TASK TO CARRY OUT: In the entries that follow, locate the line with "Based on what", then restate that line and all later lines exactly as they appear, leaving pictures out.

Stored items from a collection:
** START **
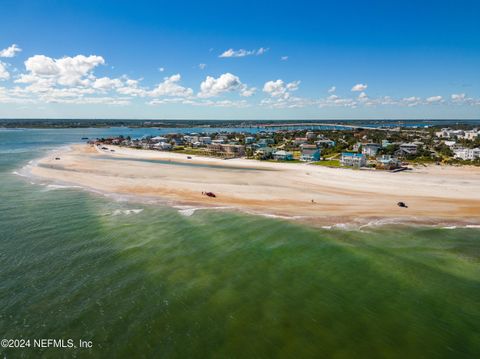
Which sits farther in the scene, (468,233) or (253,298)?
(468,233)

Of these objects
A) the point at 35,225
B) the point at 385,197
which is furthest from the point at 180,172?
the point at 385,197

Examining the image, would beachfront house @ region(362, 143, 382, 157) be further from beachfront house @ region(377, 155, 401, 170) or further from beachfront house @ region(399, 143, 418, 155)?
beachfront house @ region(377, 155, 401, 170)

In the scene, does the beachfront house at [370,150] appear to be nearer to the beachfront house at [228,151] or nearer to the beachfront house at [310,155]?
the beachfront house at [310,155]

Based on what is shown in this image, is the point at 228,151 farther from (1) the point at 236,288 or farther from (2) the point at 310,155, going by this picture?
(1) the point at 236,288

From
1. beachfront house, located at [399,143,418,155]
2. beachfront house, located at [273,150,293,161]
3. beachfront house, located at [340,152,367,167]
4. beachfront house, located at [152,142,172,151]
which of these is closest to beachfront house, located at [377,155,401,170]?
beachfront house, located at [340,152,367,167]

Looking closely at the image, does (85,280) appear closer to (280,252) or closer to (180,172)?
(280,252)

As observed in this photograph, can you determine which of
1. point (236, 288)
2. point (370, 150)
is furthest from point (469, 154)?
point (236, 288)
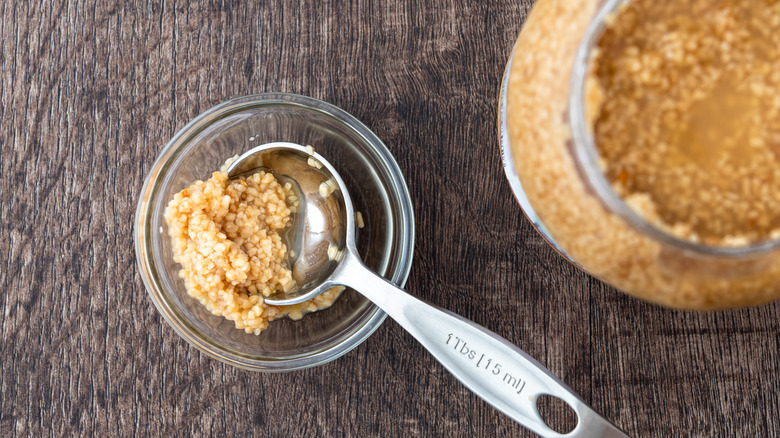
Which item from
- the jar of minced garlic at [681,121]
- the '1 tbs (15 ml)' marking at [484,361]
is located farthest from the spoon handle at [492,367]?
the jar of minced garlic at [681,121]

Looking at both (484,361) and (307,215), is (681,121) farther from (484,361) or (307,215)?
(307,215)

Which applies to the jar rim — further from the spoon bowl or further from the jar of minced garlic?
the spoon bowl

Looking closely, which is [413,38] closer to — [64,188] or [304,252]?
[304,252]

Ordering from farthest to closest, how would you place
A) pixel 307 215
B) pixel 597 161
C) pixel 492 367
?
1. pixel 307 215
2. pixel 492 367
3. pixel 597 161

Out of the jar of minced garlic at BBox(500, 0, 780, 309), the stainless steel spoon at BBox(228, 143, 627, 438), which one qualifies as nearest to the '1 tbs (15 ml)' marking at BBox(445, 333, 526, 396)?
the stainless steel spoon at BBox(228, 143, 627, 438)

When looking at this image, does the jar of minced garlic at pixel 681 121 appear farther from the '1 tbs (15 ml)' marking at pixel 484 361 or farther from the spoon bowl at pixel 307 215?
the spoon bowl at pixel 307 215

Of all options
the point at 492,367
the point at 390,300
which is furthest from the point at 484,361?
the point at 390,300

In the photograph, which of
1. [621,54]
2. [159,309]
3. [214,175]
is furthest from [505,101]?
[159,309]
** END **
FULL OUTPUT:
Based on what is shown in this image, is the point at 228,151 farther from (1) the point at 236,288 or farther from (2) the point at 310,155, going by this picture?
(1) the point at 236,288

From
1. beachfront house, located at [399,143,418,155]
2. beachfront house, located at [273,150,293,161]
3. beachfront house, located at [340,152,367,167]
4. beachfront house, located at [152,142,172,151]
which of these is closest to beachfront house, located at [377,155,401,170]?
beachfront house, located at [340,152,367,167]

Looking closely at the image, does (85,280) appear closer to (280,252) or closer to (180,172)?
(280,252)

As observed in this photograph, can you determine which of
1. point (236, 288)
2. point (370, 150)
is furthest from point (469, 154)?
point (236, 288)
Which item from
- the jar of minced garlic at [681,121]
- the '1 tbs (15 ml)' marking at [484,361]
is located farthest from the spoon handle at [492,367]?
the jar of minced garlic at [681,121]

Looking at both (484,361) and (307,215), is (681,121) farther from (484,361) or (307,215)?
(307,215)

Which applies to the jar rim — further from the spoon bowl or further from the jar of minced garlic?
the spoon bowl

Looking closely, which is [413,38] closer to — [64,188] or [304,252]?
[304,252]

Ordering from farthest to closest, how would you place
A) pixel 307 215
B) pixel 597 161
C) pixel 492 367
?
1. pixel 307 215
2. pixel 492 367
3. pixel 597 161

Out of the jar of minced garlic at BBox(500, 0, 780, 309), the stainless steel spoon at BBox(228, 143, 627, 438), which one qualifies as nearest to the '1 tbs (15 ml)' marking at BBox(445, 333, 526, 396)?
the stainless steel spoon at BBox(228, 143, 627, 438)

When looking at this image, does the jar of minced garlic at pixel 681 121 appear farther from the '1 tbs (15 ml)' marking at pixel 484 361 or farther from the spoon bowl at pixel 307 215?
the spoon bowl at pixel 307 215

Of all options
the point at 492,367
the point at 390,300
which is furthest from the point at 484,361?
the point at 390,300

In the photograph, which of
1. [621,54]
2. [159,309]
3. [214,175]
is furthest from [505,101]?
[159,309]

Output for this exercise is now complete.